TEXT BLOCK:
━━━━

Lay spent his childhood in the tiny Missouri town of Rush Hill, the middle child and only son of a homemaker and a Baptist preacher and salesman. "We had no money, but I don't remember us being so poor that we didn't have food," said Sharon Lay, his younger sister. "My mother may have shopped for 39-cents-a-yard fabric, but by God, we had new clothes."
By the time he was 12, Kenneth Lay was doing his share, driving a tractor, juggling paper routes and painting houses.
Neither parent had gone to college, but they were determined their kids would. They talked about politics and public policy at the dinner table and encouraged the kids to become involved.
Omer Lay was a relentless optimist, a trait his son inherited, and one that may have led to his undoing last fall, older sister Bonnie Bourne said. "Sometimes we don't see the things we need to see," she said. "When we were young, the car wouldn't be working and we'd say, 'Oh well, it'll work tomorrow.' We all assumed everything would be OK tomorrow. I'm sure he's going through a lot of self-examination."

━━━━

TASKS TO CARRY OUT:
1. Rewrite the section of the passage on Kenneth Lay's childhood between "By the time" and "to become involved.", inclusive, substituting "supper table" for "dinner table".
2. Continue the passage on Kenneth Lay's childhood from its final sentence.

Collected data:

━━━━

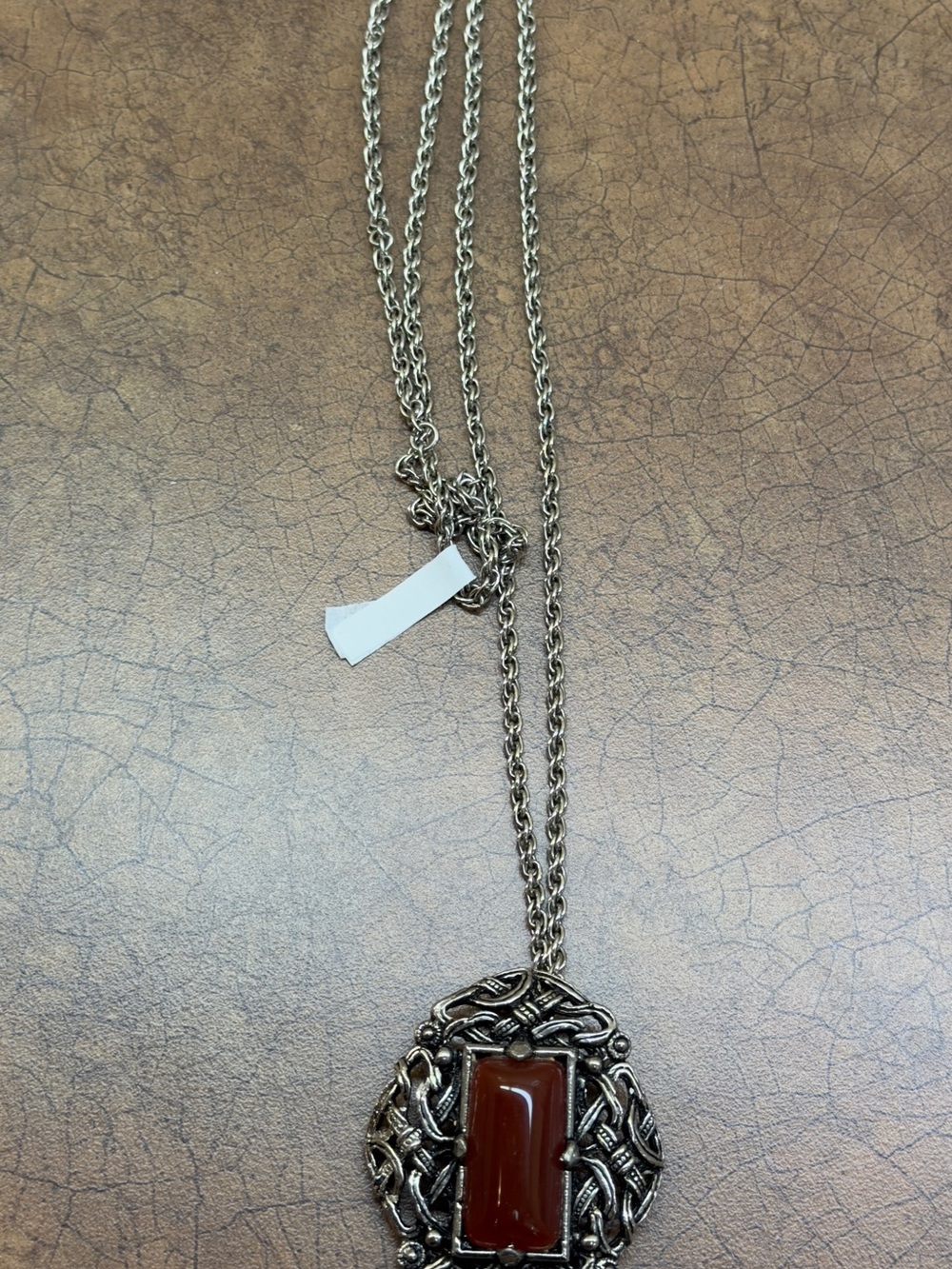 Antique-Style Filigree carnelian Pendant Necklace with Brown Stone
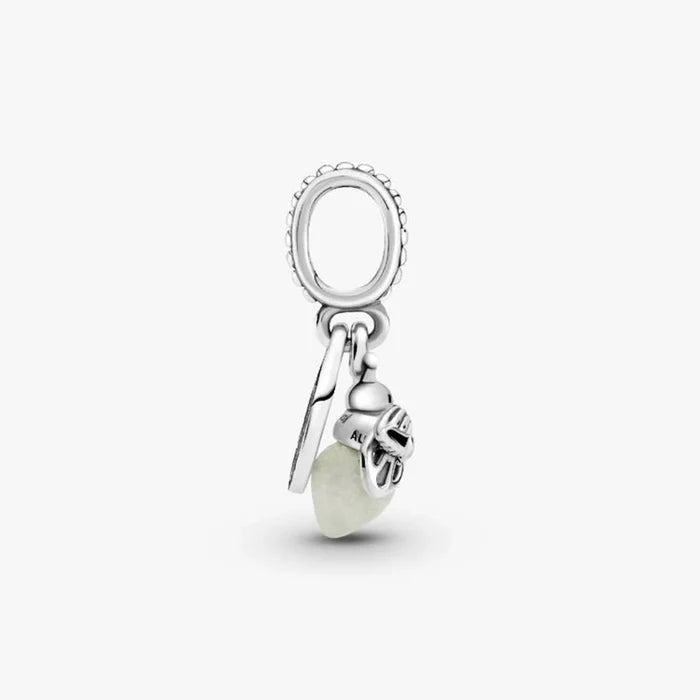 A charm adorned with a bee and a heart, illustrating a blend of love and nature themes.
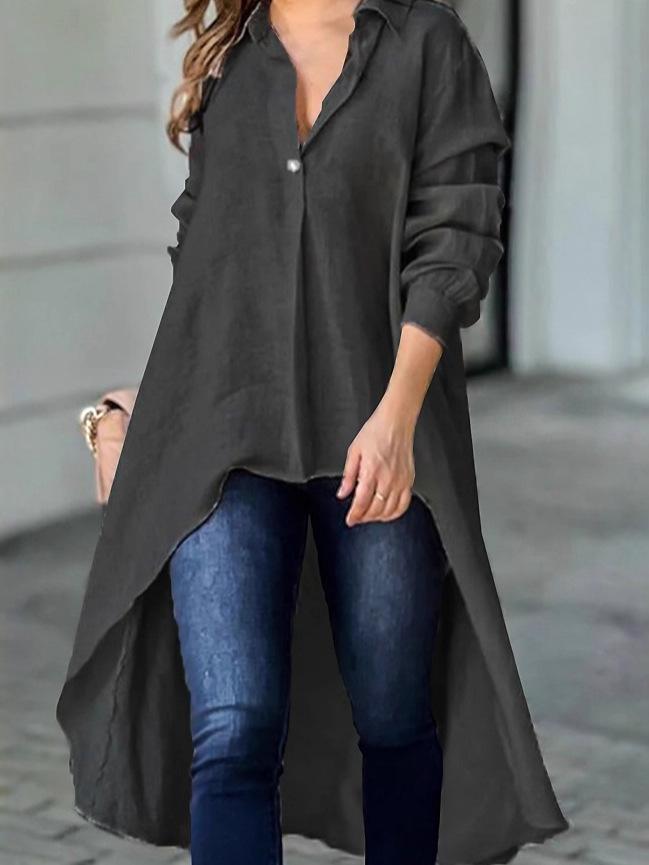 Women's Autumn/Winter Solid Color V-Neck Long Sleeve Irregular Long Shirt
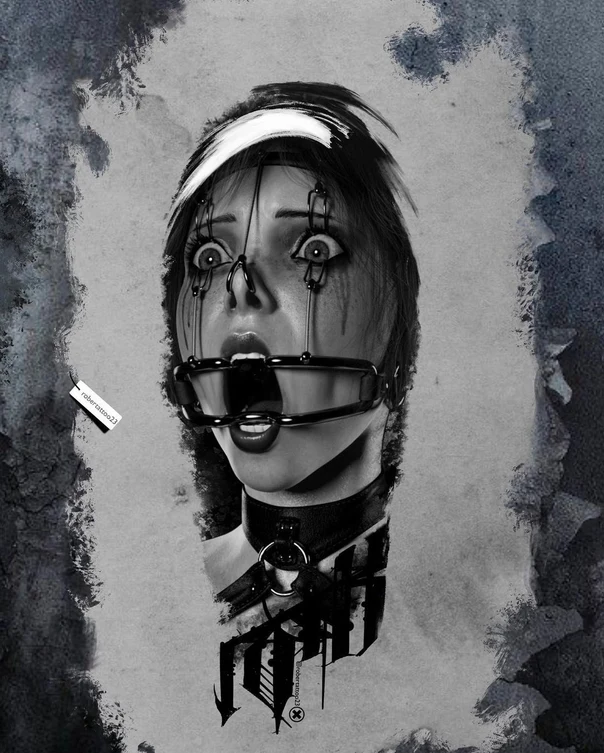Black & Grey Portrait, Gothic tattoo on Neck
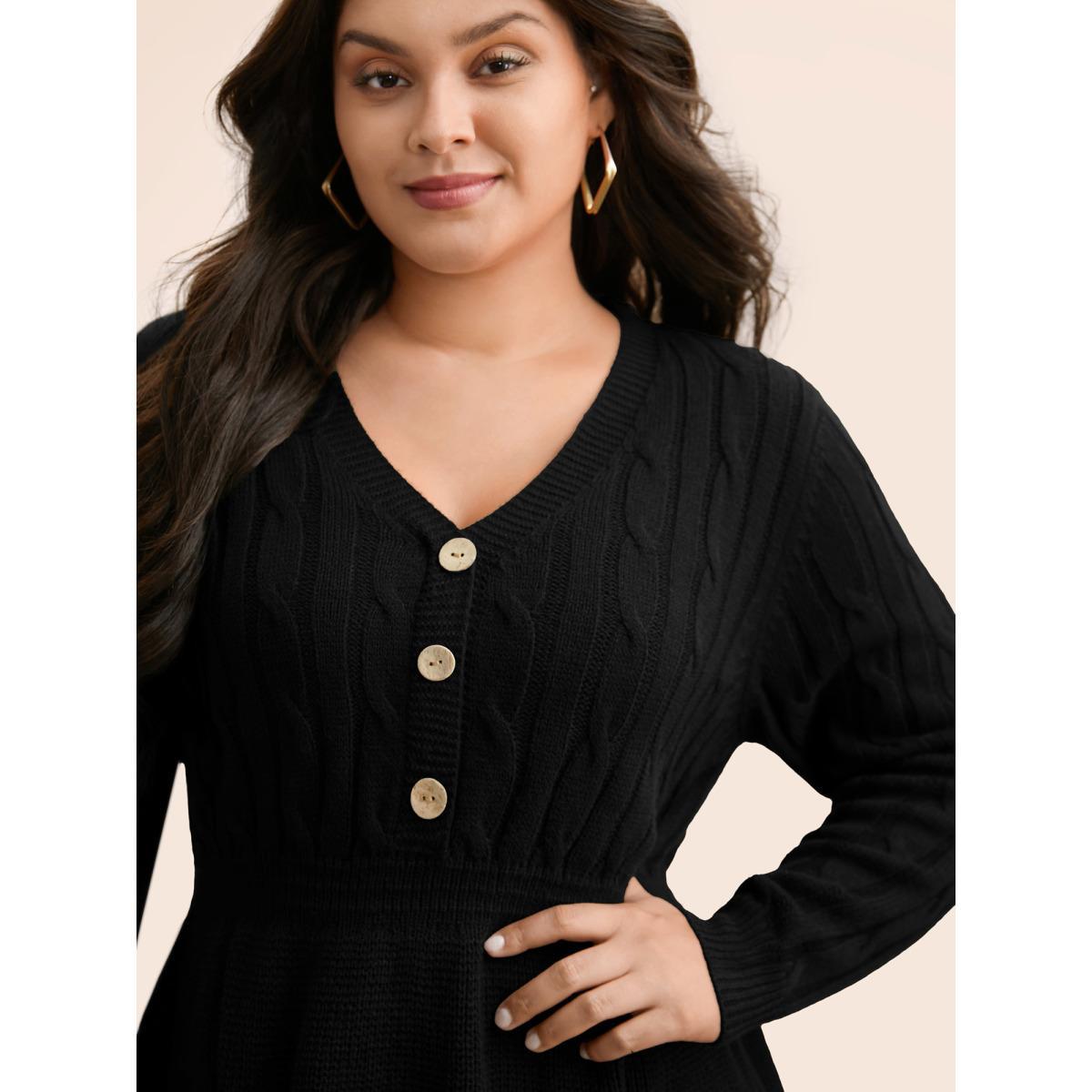 Plus Size Texture Cable Knit Button Detail Pullover Black Women Casual Long Sleeve V-neck Everyday Pullovers BloomChic 30/6X Product Image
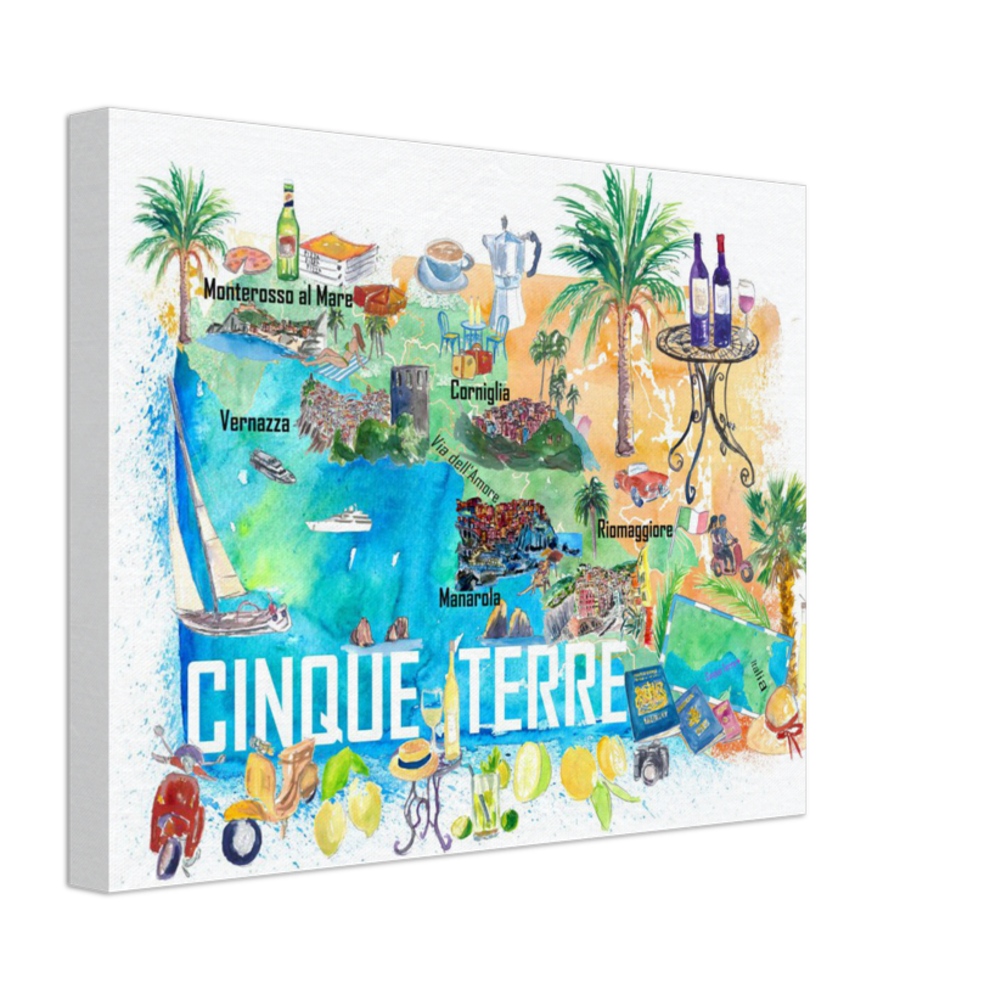 Cinque Terre Italien Illustrierte Mittelmeer-Reisekarte Highlights Golfs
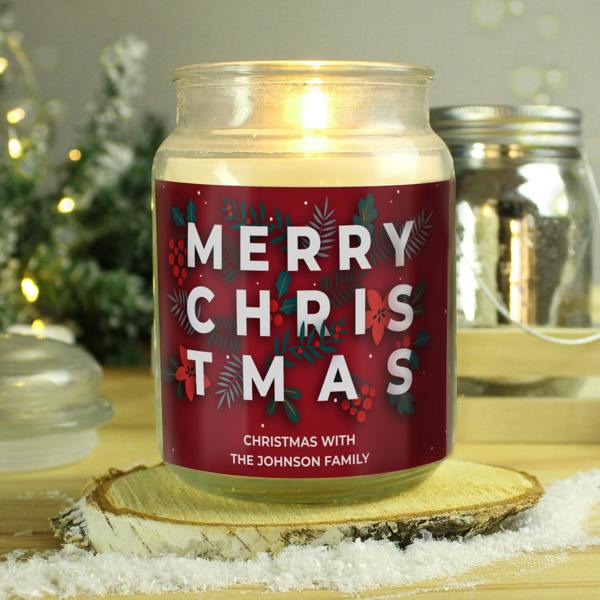 Personalised Christmas Candle - alternative angle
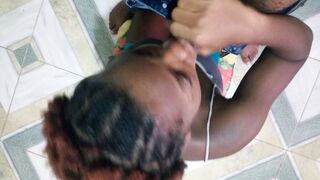 Chocolate Black Thot from the Block she Stuffing Cock down her Throat again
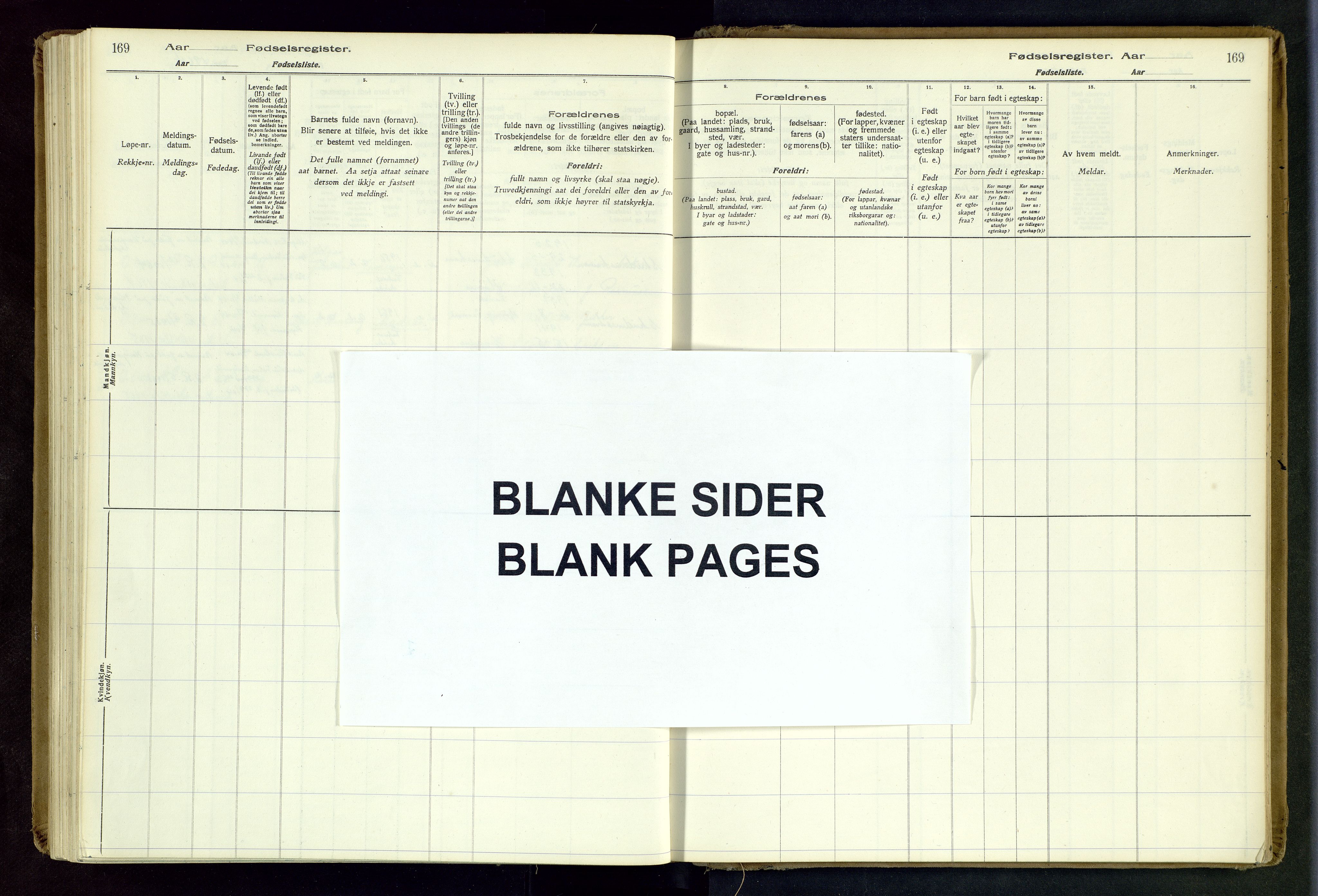 Skudenes sokneprestkontor, SAST/A -101849/I/Id/L0003: Fødselsregister nr. 3, 1916-1964, s. 169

━━━━

RESPONSES PER TASK:
1.
By the time he was 12, Kenneth Lay was doing his share, driving a tractor, juggling paper routes and painting houses.
Neither parent had gone to college, but they were determined their kids would. They talked about politics and public policy at the supper table and encouraged the kids to become involved.

2.
In the late '50s, the Lays moved to Columbia, Mo., so the children could attend the University of Missouri and live at home. Kenneth Lay put himself through school painting houses and earning some scholarships. Friends, professors and his first wife, Judy, remember him as a top student, ambitious and focused on economics.
Lay graduated Phi Beta Kappa with honors in 1964 and earned a master's degree a year later. He headed to Houston to work for Exxon, and in 1966, he married Judy Ayers, who had sat in front of him in French class. He earned his doctorate in economics at the University of Houston while there.
He left Exxon for a brief Navy stint in the Vietnam era, then worked in Washington for a former professor at the Federal Power Commission. By the mid-'70s, Lay had returned to the corporate world — where his rise was swift and lucrative.